Copy every one of the records below word for word, leaving out the pictures.

· · · · · · ·

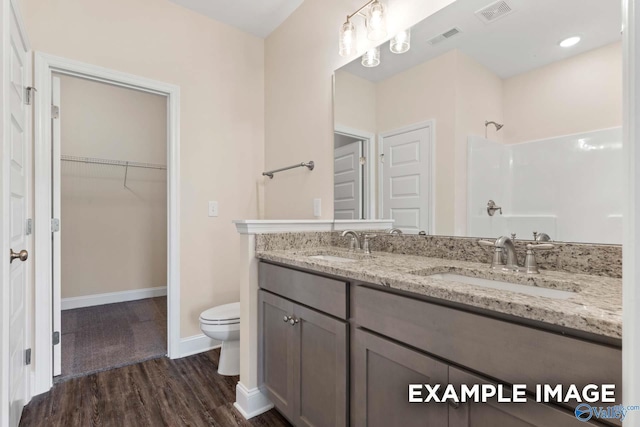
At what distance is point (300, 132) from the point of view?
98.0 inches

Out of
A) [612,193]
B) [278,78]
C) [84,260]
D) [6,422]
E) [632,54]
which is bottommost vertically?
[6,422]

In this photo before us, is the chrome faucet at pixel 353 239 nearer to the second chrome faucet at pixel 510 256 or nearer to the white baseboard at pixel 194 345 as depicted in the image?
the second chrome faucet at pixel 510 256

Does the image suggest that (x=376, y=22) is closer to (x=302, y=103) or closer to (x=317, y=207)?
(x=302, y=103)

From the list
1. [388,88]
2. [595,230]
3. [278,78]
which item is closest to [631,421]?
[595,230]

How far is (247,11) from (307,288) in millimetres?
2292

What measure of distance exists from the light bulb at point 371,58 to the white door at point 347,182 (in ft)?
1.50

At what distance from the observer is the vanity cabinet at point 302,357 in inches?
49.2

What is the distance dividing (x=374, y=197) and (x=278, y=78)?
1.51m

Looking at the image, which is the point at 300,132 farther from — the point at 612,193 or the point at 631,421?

· · · · · · ·

Solution to this problem —
At what distance is point (300, 132) from the point of view?
98.0 inches

Out of
A) [612,193]
B) [278,78]
C) [84,260]
D) [6,422]
E) [632,54]
which is bottommost vertically?
[6,422]

In this photo before us, is the chrome faucet at pixel 353 239 nearer to the second chrome faucet at pixel 510 256 or nearer to the white baseboard at pixel 194 345 as depicted in the image?
the second chrome faucet at pixel 510 256

Does the image suggest that (x=376, y=22) is closer to (x=302, y=103) or closer to (x=317, y=207)?
(x=302, y=103)

From the list
1. [388,88]
2. [595,230]
3. [278,78]
which item is closest to [631,421]?
[595,230]

How far is (247,11) from (307,288) in millimetres?
2292

What measure of distance exists from the light bulb at point 371,58 to the white door at point 347,182 (in ft)?
1.50

At what distance from the observer is the vanity cabinet at point 302,357 in inches?
49.2

What is the distance dividing (x=374, y=197) and (x=278, y=78)?
1.51m

Looking at the image, which is the point at 300,132 farther from — the point at 612,193 or the point at 631,421?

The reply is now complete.